## 任务
能把下面的全部记录改写成一个 JSON 字符串列表吗？每一行对应一个字符串，空行不算在内。

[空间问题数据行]
________________
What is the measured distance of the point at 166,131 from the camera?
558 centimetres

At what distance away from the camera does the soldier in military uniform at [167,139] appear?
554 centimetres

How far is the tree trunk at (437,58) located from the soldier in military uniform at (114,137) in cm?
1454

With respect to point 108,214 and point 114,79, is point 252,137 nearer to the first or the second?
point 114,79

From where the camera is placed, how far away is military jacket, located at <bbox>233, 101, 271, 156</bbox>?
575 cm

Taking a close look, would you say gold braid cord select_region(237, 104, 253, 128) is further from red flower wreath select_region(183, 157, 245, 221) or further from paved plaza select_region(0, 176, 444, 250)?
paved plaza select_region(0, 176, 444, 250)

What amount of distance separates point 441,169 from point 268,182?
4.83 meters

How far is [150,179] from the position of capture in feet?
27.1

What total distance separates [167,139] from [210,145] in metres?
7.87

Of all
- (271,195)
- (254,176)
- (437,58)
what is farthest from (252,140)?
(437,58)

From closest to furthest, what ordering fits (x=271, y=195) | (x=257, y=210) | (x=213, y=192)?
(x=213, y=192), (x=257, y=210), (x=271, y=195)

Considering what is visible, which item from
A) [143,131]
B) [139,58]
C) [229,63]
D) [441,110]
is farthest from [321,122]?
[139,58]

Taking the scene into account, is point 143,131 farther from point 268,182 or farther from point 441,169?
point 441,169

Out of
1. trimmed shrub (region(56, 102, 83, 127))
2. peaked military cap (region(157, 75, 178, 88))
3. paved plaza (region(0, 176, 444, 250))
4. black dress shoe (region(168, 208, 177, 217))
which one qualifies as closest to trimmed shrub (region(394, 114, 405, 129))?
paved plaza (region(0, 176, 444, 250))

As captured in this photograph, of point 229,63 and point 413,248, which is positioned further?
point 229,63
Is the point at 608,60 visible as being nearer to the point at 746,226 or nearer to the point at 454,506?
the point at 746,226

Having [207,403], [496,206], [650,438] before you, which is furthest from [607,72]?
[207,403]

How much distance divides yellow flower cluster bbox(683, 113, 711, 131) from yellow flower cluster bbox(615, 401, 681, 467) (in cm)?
________________
## 结果
[
  "What is the measured distance of the point at 166,131 from the camera?",
  "558 centimetres",
  "At what distance away from the camera does the soldier in military uniform at [167,139] appear?",
  "554 centimetres",
  "How far is the tree trunk at (437,58) located from the soldier in military uniform at (114,137) in cm?",
  "1454",
  "With respect to point 108,214 and point 114,79, is point 252,137 nearer to the first or the second?",
  "point 114,79",
  "From where the camera is placed, how far away is military jacket, located at <bbox>233, 101, 271, 156</bbox>?",
  "575 cm",
  "Taking a close look, would you say gold braid cord select_region(237, 104, 253, 128) is further from red flower wreath select_region(183, 157, 245, 221) or further from paved plaza select_region(0, 176, 444, 250)?",
  "paved plaza select_region(0, 176, 444, 250)",
  "What amount of distance separates point 441,169 from point 268,182?",
  "4.83 meters",
  "How far is [150,179] from the position of capture in feet?",
  "27.1",
  "What total distance separates [167,139] from [210,145] in metres?",
  "7.87",
  "Of all",
  "- (271,195)",
  "- (254,176)",
  "- (437,58)",
  "what is farthest from (252,140)?",
  "(437,58)",
  "From closest to furthest, what ordering fits (x=271, y=195) | (x=257, y=210) | (x=213, y=192)?",
  "(x=213, y=192), (x=257, y=210), (x=271, y=195)",
  "Considering what is visible, which item from",
  "A) [143,131]",
  "B) [139,58]",
  "C) [229,63]",
  "D) [441,110]",
  "is farthest from [321,122]?",
  "[139,58]",
  "Taking the scene into account, is point 143,131 farther from point 268,182 or farther from point 441,169?",
  "point 441,169",
  "Out of",
  "1. trimmed shrub (region(56, 102, 83, 127))",
  "2. peaked military cap (region(157, 75, 178, 88))",
  "3. paved plaza (region(0, 176, 444, 250))",
  "4. black dress shoe (region(168, 208, 177, 217))",
  "which one qualifies as closest to trimmed shrub (region(394, 114, 405, 129))?",
  "paved plaza (region(0, 176, 444, 250))",
  "As captured in this photograph, of point 229,63 and point 413,248, which is positioned further?",
  "point 229,63",
  "Is the point at 608,60 visible as being nearer to the point at 746,226 or nearer to the point at 454,506?",
  "the point at 746,226",
  "Having [207,403], [496,206], [650,438] before you, which is furthest from [607,72]?",
  "[207,403]",
  "How much distance divides yellow flower cluster bbox(683, 113, 711, 131) from yellow flower cluster bbox(615, 401, 681, 467) (in cm)?"
]